Really, the problem with the wealth tax is that it won’t destroy the Silicon Valley elite, or cause “a total tearing-down of the economic system.” It would be better if it did. We don’t, in fact, need people like Garry Tan and Reid Hoffman to “commercialize disruptive innovation,” because most of the “innovation” in question isn’t very useful. These people aren’t building bullet trains, colossal bridges, or flying wind turbines, like their counterparts in China. They’re not solving hunger or homelessness. They aren’t inventing cures for lung cancer, like Cuban communists. In fact, they’re spending money hand over fist to prevent people getting their sicknesses cured.
They’re also creating a plethora of gambling apps, from DraftKings and FanDuel to Kalshi and Polymarket, for you to get addicted to. They’re making idiotic “meme coin” cryptocurrencies with names like “Fartcoin,” and apps to trade them on. They’re building data centers that poison Black communities in Memphis, all so they can replace your job with a chatbot. They’re making LinkedIn, for god’s sake. These are not activities that should be encouraged, and these are not people whose policy preferences should be catered to. We could wipe out a lot of these companies, like Kalshi, bulldoze their headquarters, and plant spinach on the patch of dirt that’s left behind, and it would make the world a better and cleaner place. A five percent tax won’t do that, or anything like it, and that’s the sad part.
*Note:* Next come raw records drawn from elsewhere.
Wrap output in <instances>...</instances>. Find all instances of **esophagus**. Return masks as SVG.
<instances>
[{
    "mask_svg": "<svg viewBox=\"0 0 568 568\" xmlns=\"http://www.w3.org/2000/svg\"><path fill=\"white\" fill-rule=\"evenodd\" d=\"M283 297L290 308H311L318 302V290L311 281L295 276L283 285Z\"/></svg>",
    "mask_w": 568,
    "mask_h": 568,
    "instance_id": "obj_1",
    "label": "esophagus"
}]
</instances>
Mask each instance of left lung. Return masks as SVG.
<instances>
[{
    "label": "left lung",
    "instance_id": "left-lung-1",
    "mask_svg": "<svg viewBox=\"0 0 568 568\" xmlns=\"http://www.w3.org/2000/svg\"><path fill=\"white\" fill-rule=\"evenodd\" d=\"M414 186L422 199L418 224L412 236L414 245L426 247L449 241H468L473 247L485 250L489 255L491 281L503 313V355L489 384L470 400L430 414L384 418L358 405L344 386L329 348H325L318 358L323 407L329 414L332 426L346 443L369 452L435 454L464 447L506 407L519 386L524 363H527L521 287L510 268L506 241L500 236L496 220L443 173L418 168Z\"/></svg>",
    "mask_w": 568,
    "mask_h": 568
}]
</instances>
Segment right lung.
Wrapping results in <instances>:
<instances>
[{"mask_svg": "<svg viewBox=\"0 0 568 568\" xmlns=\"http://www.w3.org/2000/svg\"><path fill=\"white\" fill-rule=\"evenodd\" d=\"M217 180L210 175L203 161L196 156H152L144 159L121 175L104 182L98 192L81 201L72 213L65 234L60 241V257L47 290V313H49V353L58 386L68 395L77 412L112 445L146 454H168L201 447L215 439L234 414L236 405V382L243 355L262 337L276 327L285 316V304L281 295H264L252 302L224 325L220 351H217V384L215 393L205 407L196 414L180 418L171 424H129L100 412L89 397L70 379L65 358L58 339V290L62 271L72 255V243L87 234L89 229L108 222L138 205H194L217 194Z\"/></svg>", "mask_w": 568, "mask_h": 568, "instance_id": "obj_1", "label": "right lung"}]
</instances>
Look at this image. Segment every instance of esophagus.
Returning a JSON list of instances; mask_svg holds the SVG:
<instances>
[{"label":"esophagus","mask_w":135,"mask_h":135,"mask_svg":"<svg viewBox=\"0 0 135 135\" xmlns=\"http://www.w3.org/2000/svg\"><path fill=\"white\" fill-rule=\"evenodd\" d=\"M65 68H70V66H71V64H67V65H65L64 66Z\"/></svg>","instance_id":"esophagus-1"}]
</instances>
Mamdani seems to know what time it is. He has said that “I don’t think we should have billionaires,” and not so long ago, he talked about “the end goal of seizing the means of production” too. Ro Khanna thinks we should have billionaires, and let them continue to own and control everything, but somehow persuade them to be nice and voluntarily share. Khanna wants to give workers a "seat at the table"; socialists want to give them the table, and everything on it. I know which approach I’d bet on working out better. Maybe now that the oligarchs are trying to run him out of Congress, Khanna will too.
1: Incidentally, credit for some of these observations goes to pseudonymous Twitter user “SurrealistShip,” who’s the first person I’ve seen call Tan’s bluff. Like the Tax Foundation, Ship calls the wealth tax as a whole a “bad enough bill,” but is still honest about what it says and doesn’t say. Also, fellow political writers, you should really be giving people credit when you use ideas you originally saw in anonymous tweets.